[BLOC DE TEXTE]
C’est une affaire qui fait surface plus de deux ans après son déroulé et qui met en cause le gouvernement burkinabè de l’époque. Selon une enquête réalisée par un consortium de journalistes d’investigation Forbidden Stories, courant 2020, le Burkina Faso a fait appel au service d’une société israélienne en vue de mener une campagne de désinformation et de dénigrement contre le Comité international de la Croix-Rouge jugé trop critique vis-à-vis des autorités burkinabè dans la lutte contre le terrorisme. Ce pan de l’enquête qui a mobilisé une trentaine de journalistes, pointe du doigt l’opération de manipulation élaborée , conçue et opérée par la société israélienne Percepto avec le soutien de services de sécurité du Burkina Faso.

[ACTIVITÉ] Reprenez, s'il vous plaît, le texte sur la campagne de désinformation visant le Comité international de la Croix-Rouge et poursuivez-le après sa dernière phrase. Les enregistrements n'ont aucun lien avec le texte.

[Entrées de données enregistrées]
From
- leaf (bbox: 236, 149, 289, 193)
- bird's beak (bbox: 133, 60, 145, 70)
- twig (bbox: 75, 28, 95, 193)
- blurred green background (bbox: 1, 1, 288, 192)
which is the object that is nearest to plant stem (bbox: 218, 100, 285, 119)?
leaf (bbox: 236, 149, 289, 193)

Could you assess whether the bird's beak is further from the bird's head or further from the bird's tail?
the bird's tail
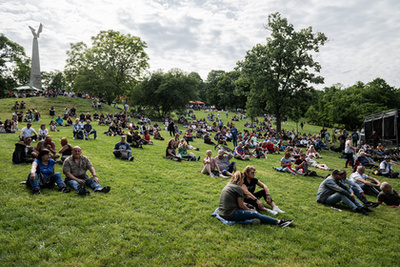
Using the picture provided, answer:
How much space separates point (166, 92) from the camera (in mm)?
37312

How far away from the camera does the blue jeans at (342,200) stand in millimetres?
6547

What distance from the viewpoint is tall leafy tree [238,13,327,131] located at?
90.0 ft

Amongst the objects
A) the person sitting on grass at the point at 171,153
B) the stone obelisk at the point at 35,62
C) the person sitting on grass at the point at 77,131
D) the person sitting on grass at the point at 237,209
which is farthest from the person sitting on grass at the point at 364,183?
the stone obelisk at the point at 35,62

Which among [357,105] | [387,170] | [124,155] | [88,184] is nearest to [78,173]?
[88,184]

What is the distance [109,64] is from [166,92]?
A: 49.7 feet

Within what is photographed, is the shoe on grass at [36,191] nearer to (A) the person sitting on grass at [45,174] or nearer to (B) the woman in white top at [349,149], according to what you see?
(A) the person sitting on grass at [45,174]

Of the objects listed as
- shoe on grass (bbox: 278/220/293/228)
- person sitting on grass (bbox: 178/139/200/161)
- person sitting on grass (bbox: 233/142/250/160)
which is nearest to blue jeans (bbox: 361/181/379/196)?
shoe on grass (bbox: 278/220/293/228)

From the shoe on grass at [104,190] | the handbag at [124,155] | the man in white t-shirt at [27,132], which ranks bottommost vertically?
the shoe on grass at [104,190]

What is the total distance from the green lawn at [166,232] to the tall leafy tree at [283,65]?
2297 cm

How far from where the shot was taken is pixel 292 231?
4973mm

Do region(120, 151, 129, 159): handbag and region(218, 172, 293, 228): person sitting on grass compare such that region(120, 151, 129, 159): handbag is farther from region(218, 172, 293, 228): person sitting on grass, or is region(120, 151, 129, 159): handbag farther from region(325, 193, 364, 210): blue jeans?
region(325, 193, 364, 210): blue jeans

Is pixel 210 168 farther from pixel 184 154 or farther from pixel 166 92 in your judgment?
pixel 166 92

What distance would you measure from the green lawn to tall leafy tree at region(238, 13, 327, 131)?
23.0 m

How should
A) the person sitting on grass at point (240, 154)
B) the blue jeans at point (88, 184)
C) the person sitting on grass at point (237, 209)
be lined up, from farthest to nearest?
the person sitting on grass at point (240, 154)
the blue jeans at point (88, 184)
the person sitting on grass at point (237, 209)
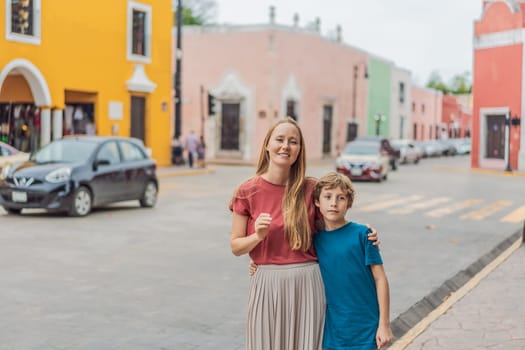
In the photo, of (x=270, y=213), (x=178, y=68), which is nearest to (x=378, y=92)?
(x=178, y=68)

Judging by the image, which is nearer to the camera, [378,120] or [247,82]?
[247,82]

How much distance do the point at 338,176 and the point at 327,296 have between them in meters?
0.57

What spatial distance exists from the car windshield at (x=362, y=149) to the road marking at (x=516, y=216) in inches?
409

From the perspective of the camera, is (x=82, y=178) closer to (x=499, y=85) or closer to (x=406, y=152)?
(x=499, y=85)

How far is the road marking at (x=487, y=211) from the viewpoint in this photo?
15.9 m

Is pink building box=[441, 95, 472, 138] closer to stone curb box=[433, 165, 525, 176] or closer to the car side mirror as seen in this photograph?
stone curb box=[433, 165, 525, 176]

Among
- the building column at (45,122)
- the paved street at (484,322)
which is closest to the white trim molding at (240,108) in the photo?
the paved street at (484,322)

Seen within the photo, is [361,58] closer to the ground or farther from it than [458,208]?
farther from it

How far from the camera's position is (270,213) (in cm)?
359

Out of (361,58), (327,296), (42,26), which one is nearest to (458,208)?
(42,26)

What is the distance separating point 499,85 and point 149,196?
80.5 ft

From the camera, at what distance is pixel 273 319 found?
3.61 m

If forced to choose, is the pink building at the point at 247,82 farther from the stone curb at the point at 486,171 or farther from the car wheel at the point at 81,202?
the car wheel at the point at 81,202

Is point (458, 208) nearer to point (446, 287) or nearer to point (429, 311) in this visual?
point (446, 287)
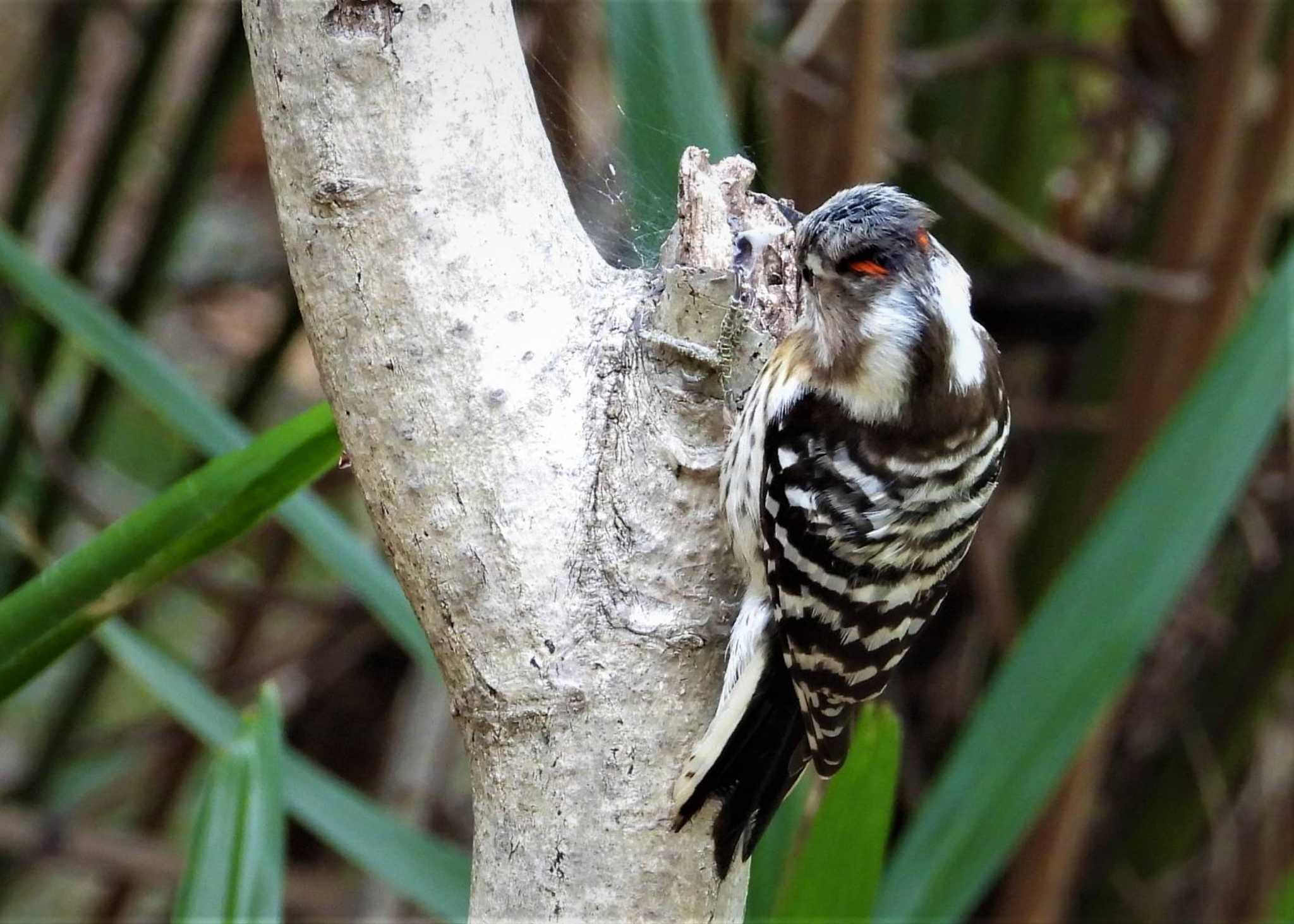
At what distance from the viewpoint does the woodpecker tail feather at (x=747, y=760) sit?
959 millimetres

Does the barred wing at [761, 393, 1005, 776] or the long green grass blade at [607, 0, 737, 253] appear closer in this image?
the barred wing at [761, 393, 1005, 776]

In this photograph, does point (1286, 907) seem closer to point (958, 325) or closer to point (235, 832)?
point (958, 325)

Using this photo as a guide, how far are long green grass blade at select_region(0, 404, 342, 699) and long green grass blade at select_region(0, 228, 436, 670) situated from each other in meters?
0.36

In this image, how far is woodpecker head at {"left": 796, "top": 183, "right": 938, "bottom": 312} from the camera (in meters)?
1.14

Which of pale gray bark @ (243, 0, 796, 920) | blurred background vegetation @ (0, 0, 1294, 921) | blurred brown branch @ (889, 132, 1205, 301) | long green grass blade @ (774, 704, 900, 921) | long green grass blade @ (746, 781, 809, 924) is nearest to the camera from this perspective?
pale gray bark @ (243, 0, 796, 920)

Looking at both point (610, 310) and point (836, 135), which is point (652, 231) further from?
point (836, 135)

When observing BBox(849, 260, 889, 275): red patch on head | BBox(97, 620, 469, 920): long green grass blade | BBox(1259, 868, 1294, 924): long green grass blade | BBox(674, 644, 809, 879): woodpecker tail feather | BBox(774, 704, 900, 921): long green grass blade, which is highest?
BBox(849, 260, 889, 275): red patch on head

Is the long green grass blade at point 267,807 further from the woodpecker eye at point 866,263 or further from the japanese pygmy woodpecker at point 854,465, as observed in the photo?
the woodpecker eye at point 866,263

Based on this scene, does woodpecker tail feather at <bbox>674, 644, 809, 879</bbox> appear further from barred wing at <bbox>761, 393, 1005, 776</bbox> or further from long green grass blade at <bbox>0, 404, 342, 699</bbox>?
long green grass blade at <bbox>0, 404, 342, 699</bbox>

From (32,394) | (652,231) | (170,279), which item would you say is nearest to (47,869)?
(32,394)

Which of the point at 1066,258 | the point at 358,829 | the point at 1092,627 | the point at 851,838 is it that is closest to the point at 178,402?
the point at 358,829

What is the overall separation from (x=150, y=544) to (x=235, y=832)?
15.5 inches

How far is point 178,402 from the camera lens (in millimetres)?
1378

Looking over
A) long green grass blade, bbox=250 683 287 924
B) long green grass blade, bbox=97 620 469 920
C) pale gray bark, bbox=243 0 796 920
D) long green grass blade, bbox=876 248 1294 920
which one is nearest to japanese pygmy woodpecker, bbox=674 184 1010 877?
pale gray bark, bbox=243 0 796 920
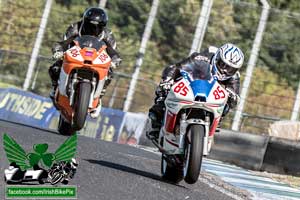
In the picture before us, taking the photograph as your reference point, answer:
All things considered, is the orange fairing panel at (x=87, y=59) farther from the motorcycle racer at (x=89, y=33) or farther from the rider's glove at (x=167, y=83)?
the rider's glove at (x=167, y=83)

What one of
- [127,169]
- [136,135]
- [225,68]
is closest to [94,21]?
[127,169]

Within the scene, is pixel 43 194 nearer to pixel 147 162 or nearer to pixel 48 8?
pixel 147 162

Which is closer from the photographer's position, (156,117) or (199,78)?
→ (199,78)

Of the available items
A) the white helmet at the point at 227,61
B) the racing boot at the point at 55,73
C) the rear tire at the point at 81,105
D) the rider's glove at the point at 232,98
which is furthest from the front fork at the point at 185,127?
the racing boot at the point at 55,73

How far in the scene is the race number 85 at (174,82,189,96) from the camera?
8.96m

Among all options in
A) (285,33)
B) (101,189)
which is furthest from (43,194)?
(285,33)

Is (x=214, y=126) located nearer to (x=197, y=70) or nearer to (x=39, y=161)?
(x=197, y=70)

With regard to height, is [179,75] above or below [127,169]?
above

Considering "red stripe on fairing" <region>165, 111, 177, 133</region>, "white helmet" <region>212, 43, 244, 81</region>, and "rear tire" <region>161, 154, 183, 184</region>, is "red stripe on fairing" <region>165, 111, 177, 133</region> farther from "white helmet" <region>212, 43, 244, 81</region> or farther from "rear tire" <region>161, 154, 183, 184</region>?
→ "white helmet" <region>212, 43, 244, 81</region>

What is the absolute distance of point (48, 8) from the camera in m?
18.8

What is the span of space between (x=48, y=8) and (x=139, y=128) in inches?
145

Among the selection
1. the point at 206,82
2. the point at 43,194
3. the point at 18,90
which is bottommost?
the point at 18,90

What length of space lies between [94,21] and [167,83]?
2712mm

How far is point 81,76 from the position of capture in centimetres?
1148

[EXERCICE CORRIGÉ]
Dans un premier temps, c’est le statut des acteurs qui retient l’attention du consortium. Ensuite, les vecteurs de propagation de cette information (réseaux sociaux et médias dont l’hebdomadaire français Valeurs actuelles) montée de toute pièce en vue de lui donner un écho particulier et une amplification. Selon les enquêteurs, la tribune mettait en cause une vieille pratique des zones de conflit, celle qui consiste à négocier des saufs –conduits avec les combattants terroristes afin de bien mener les opérations humanitaires sur le terrain. Cette supposée complicité du CICR avec les groupes armés terroristes a également été reprise par certains médias, rendant ladite tribune virale.
L’autre pan de cette révélation qui dérange, c’est le lien qui existerait entre Samuel Sellem, un conseiller de nationalité israélienne du chef de l’Etat de l’époque Roch Marc Christian Kaboré et la société Percepto. Pour Emmanuel Dupuy qui s’est confié à l’AFP, le thème de cette tribune lui a même été suggéré par ce conseiller du président. Même si l’organisation ne dément pas ses contacts avec les belligérants, elle précise toutefois, que cela se fait pour un besoin humanitaire.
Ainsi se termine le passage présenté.